→ SELECTED PASSAGE
Participant Experiences
What the work has meant
A good joint either holds or it does not. The feedback from participants tells us what is working and where more attention is needed. What follows is what they have shared.
← Back to Home320+
Participants since opening
4.7/5
Average satisfaction score
88%
Would recommend to a colleague
6 yrs
Running programmes in KL
Participant Reviews
From the workshop floor
Ahmad Hafizuddin
Petaling Jaya · Dovetails
I had a decent idea of where my money was going, but Dovetails showed me how imprecise my understanding actually was. The workbook exercises were the part I found most useful — sitting down with actual numbers and working through them with a framework, rather than just looking at a bank statement and feeling vaguely uncomfortable.

→ ACTIVITY
Answer these questions from the participant experiences page:
1. What average satisfaction score does the page report?
2. For how many years have programmes been running in KL?
3. Which part of Dovetails did Ahmad Hafizuddin find most useful?

Data extracted from a collection:
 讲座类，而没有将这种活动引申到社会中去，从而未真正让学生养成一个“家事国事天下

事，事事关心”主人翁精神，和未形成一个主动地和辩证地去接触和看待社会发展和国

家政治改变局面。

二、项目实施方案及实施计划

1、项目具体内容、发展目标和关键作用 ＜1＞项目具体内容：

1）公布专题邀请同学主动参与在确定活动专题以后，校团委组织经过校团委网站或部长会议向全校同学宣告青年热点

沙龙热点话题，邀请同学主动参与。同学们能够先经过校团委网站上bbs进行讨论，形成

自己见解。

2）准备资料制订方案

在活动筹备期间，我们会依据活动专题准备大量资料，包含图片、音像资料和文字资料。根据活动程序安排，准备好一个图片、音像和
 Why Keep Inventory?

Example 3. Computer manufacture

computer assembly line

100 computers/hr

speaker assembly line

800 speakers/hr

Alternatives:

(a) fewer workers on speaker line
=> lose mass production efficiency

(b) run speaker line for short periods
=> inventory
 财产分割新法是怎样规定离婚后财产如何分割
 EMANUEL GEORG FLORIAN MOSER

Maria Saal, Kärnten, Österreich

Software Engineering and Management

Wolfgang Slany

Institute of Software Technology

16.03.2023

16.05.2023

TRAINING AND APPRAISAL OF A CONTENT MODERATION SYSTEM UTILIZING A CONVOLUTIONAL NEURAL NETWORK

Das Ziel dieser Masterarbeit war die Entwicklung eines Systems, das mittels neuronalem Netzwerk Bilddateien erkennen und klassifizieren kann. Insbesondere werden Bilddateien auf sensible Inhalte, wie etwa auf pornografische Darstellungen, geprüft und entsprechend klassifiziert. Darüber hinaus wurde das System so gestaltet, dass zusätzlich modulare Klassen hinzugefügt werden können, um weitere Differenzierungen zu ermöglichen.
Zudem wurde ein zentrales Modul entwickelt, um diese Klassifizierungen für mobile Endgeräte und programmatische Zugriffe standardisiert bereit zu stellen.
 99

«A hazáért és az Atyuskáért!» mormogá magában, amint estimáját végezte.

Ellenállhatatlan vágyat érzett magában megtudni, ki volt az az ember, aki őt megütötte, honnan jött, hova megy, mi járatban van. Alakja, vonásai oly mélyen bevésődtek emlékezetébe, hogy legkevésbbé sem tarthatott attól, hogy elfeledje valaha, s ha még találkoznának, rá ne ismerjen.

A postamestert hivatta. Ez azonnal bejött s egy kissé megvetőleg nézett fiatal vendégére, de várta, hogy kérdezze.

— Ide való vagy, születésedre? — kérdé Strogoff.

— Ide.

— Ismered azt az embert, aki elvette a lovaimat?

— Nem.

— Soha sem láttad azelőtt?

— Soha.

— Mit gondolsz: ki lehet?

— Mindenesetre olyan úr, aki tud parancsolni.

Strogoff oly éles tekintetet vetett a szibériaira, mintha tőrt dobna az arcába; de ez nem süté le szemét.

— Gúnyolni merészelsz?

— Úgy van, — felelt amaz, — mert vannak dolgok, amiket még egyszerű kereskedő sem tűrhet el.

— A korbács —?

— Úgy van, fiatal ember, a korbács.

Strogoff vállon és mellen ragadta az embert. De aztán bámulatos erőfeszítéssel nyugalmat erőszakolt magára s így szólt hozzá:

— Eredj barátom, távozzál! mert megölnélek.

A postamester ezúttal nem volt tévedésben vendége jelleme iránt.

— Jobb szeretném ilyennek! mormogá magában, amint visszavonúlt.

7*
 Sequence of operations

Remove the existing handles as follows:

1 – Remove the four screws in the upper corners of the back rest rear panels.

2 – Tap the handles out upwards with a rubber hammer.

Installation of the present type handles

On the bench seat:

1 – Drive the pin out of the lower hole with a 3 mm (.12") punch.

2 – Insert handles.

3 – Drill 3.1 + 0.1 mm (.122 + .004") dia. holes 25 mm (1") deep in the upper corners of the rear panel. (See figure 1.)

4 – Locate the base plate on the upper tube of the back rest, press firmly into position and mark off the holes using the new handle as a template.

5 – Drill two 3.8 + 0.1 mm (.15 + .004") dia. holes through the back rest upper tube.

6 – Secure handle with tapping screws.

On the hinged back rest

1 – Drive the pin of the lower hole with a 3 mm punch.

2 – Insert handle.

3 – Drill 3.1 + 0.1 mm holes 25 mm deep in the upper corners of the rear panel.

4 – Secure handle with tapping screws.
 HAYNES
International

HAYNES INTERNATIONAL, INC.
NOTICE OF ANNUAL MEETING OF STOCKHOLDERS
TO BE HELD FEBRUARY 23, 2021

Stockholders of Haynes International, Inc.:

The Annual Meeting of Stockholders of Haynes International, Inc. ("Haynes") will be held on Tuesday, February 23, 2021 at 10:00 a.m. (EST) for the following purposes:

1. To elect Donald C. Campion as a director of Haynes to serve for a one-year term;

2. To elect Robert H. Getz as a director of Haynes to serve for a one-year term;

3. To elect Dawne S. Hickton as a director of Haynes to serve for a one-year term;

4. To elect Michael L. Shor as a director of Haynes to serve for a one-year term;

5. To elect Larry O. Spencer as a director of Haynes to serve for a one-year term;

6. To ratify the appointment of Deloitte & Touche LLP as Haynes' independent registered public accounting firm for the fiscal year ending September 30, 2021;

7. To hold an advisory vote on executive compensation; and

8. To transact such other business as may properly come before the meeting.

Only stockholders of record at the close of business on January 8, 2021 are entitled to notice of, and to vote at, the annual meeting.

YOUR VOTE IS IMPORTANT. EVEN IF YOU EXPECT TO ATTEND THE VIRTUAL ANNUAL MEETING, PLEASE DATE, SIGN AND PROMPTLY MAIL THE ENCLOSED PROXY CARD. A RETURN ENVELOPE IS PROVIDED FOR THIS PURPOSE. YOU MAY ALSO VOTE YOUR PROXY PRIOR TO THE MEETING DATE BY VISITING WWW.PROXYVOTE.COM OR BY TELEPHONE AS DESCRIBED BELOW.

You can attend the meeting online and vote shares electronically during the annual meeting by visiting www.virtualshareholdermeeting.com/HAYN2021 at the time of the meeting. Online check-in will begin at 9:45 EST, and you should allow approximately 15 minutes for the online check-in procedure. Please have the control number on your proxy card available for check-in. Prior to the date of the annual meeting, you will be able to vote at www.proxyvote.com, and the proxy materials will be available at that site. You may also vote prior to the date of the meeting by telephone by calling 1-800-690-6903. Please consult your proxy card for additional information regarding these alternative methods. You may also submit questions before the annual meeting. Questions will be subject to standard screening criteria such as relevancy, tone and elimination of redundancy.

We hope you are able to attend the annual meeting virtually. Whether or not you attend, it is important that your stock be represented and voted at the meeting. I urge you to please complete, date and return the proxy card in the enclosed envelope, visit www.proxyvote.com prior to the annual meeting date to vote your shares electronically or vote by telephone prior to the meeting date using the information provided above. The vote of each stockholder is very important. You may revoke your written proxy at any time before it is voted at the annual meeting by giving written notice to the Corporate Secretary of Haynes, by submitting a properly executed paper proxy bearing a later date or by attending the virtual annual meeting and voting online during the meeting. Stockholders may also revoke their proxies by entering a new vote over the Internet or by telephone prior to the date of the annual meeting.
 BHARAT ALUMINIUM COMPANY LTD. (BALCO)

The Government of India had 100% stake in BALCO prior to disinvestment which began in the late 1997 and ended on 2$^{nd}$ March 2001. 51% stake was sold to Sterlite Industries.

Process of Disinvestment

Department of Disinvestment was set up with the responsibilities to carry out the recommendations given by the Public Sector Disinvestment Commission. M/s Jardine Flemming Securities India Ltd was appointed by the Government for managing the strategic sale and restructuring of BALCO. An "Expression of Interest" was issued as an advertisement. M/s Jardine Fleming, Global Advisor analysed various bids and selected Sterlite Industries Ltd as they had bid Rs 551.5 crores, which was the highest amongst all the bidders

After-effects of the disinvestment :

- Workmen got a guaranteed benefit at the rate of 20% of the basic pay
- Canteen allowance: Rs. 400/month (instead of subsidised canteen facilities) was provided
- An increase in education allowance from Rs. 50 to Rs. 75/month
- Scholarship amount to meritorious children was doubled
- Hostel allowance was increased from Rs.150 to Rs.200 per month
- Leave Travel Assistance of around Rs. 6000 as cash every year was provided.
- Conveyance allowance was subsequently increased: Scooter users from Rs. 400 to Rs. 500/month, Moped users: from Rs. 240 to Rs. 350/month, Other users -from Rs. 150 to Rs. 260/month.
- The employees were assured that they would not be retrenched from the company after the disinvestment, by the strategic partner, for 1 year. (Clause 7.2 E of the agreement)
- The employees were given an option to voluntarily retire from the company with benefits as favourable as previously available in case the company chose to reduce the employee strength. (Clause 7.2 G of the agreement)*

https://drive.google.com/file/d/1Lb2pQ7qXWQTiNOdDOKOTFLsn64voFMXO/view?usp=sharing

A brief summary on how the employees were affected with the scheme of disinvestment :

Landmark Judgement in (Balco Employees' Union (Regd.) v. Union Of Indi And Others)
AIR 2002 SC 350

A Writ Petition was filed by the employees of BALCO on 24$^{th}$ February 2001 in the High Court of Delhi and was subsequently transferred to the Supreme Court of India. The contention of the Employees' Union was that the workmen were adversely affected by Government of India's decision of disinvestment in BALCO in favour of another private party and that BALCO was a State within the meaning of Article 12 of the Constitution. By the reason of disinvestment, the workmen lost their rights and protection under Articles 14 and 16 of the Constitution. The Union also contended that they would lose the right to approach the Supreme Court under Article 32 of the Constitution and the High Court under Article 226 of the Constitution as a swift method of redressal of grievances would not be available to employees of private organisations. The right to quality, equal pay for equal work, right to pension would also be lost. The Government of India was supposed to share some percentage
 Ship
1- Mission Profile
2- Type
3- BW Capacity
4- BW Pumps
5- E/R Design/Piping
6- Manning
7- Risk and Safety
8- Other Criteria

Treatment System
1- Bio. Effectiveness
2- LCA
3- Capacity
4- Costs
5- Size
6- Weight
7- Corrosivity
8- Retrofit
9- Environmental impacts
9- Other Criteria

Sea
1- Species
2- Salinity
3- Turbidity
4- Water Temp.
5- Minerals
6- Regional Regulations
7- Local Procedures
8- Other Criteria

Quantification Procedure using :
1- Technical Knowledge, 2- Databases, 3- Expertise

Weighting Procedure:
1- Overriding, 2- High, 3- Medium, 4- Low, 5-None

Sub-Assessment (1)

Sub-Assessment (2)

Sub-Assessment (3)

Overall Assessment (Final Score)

→ EXPECTED OUTPUT
1. 4.7/5
2. 6 years
3. The workbook exercises